One thing that really puts me off on any novel is one-dimensional characters that seem to know nothing, feel nothing, and accomplish little except to exercise the other bland set of characters in the story. To say that I loved Patrick Taylor’s book, is not eloquent enough to give justice to what he did.
A few weeks ago I received an email from a man in Florida who had read one of my books and cobbled a review together that blasted me for creating characters that were too complicated. “Your character was too much of a busybody who spent too much time with his love interest, when he could have been doing something else,” he said. I was not unkind enough to tell this reader that maybe he should read something else by another author, but the thought did cross my mind. I am an old goat that has been around a long time, done most of the things that an ordinary person can do, and I know that real people are very complicated. There was a documentary last year about serial killers. One thing that was surprising to many, but not to me was the revelation that many of these criminals were loving family men; good fathers, considerate toward their wives, and enjoyable to be around.

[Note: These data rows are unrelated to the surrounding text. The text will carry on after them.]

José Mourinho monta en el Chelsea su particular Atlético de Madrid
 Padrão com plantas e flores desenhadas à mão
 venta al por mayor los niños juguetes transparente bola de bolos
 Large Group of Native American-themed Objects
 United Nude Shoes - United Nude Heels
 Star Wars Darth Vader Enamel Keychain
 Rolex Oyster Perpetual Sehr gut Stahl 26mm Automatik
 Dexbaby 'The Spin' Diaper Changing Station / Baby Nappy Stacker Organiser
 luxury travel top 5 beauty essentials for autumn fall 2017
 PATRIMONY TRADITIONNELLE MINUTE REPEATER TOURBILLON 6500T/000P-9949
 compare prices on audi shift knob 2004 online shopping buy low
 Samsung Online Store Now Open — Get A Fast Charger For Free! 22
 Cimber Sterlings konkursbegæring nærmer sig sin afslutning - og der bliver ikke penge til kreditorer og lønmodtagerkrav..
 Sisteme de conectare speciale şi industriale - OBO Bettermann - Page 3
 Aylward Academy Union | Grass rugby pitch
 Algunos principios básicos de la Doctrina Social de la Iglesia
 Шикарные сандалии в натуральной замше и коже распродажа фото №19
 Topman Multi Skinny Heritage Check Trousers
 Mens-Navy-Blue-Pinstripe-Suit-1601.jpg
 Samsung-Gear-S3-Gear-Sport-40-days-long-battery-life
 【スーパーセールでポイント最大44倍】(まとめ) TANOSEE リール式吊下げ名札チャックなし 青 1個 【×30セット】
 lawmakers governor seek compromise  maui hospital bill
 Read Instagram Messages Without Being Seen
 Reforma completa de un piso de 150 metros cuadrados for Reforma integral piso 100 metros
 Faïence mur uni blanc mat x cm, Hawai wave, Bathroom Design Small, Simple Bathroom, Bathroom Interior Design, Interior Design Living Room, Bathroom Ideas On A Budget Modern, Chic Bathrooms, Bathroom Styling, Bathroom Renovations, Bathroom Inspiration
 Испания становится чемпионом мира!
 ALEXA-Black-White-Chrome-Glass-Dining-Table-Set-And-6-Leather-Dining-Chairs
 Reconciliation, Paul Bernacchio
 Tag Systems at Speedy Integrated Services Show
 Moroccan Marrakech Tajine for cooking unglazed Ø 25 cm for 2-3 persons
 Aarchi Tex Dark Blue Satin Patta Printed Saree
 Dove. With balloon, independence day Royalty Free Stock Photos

People are many-dimensional, and it should be reflected in the author’s story. Regardless of how dedicated, busy, complicated, lovable, or depraved a person is, they have someone they love. I love complicated fiction where the characters are many things to many people and their lives are complex, fought with danger, periods of happiness, and frustration. Or to put it another way, I love stories that entertain me, challenge me, and teach me a little of what life is all about. It is the kind of novels I write, and I hope it is the kind of stories you like to read. Enough for now, I need to get back to my latest novel.